=== Work task ===
At the line containing "16.2596L9.76201 16.2596C10.4341 16.2597", begin repeating lines exactly, and stop only after the final line of the records below.

Pictures paired with source code
────────────────

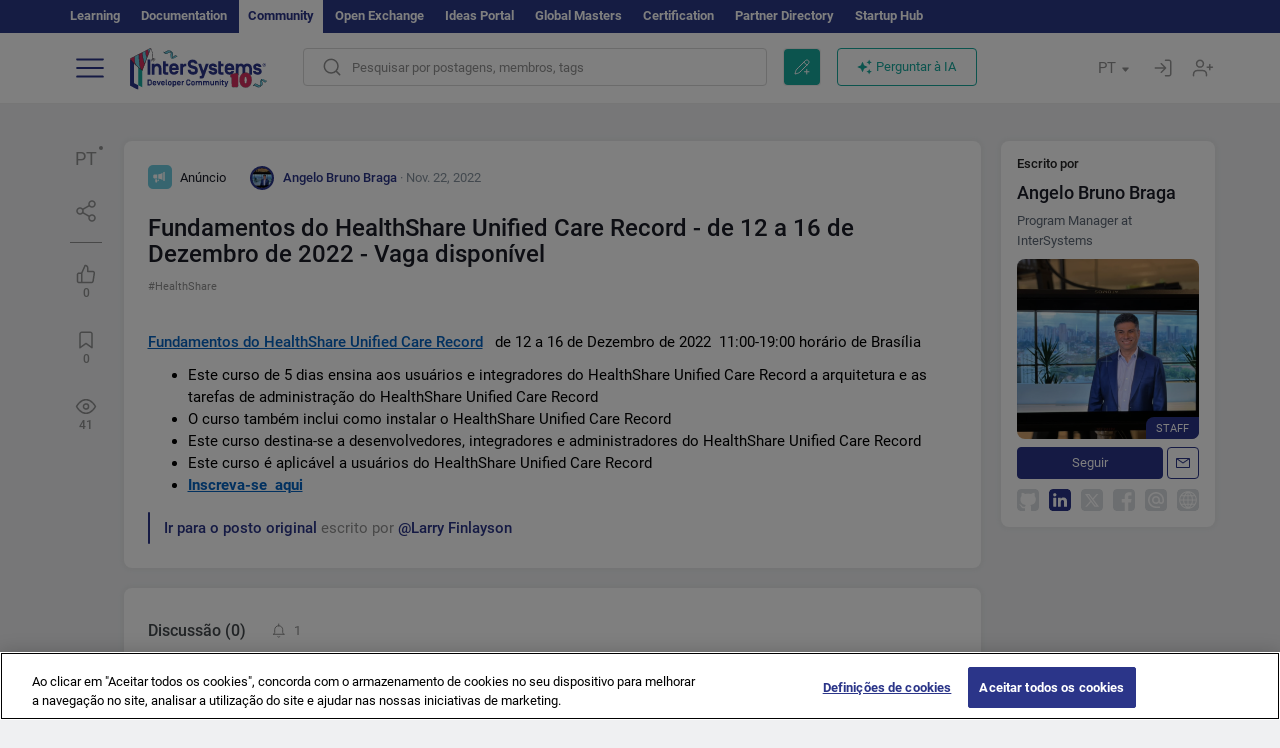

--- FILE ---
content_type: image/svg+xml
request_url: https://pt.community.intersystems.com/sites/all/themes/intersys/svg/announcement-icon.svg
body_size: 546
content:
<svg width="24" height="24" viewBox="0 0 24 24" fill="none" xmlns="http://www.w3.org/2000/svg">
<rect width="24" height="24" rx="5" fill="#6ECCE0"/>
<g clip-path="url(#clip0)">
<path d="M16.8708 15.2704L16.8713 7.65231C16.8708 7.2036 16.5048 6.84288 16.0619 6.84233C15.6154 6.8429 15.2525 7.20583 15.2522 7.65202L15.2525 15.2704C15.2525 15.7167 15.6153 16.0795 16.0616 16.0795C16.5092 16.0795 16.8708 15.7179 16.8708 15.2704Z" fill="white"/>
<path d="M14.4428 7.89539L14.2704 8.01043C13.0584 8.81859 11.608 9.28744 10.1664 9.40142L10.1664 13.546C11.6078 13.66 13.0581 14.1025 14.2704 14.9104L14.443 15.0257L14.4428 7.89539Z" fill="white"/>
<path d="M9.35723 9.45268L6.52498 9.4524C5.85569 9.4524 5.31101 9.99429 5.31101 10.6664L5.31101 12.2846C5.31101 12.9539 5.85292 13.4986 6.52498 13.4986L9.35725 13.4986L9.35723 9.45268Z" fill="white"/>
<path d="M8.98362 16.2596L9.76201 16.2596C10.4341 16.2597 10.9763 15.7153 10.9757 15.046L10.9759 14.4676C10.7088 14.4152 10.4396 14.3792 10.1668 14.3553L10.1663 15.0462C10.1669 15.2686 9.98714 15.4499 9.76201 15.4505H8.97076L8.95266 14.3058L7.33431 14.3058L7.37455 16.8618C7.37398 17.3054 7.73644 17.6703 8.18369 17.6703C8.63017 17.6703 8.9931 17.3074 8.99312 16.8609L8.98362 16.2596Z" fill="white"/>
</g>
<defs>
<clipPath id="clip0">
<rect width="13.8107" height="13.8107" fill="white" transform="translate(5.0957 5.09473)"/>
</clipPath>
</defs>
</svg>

────────────────

=== Your solution ===
<path d="M8.98362 16.2596L9.76201 16.2596C10.4341 16.2597 10.9763 15.7153 10.9757 15.046L10.9759 14.4676C10.7088 14.4152 10.4396 14.3792 10.1668 14.3553L10.1663 15.0462C10.1669 15.2686 9.98714 15.4499 9.76201 15.4505H8.97076L8.95266 14.3058L7.33431 14.3058L7.37455 16.8618C7.37398 17.3054 7.73644 17.6703 8.18369 17.6703C8.63017 17.6703 8.9931 17.3074 8.99312 16.8609L8.98362 16.2596Z" fill="white"/>
</g>
<defs>
<clipPath id="clip0">
<rect width="13.8107" height="13.8107" fill="white" transform="translate(5.0957 5.09473)"/>
</clipPath>
</defs>
</svg>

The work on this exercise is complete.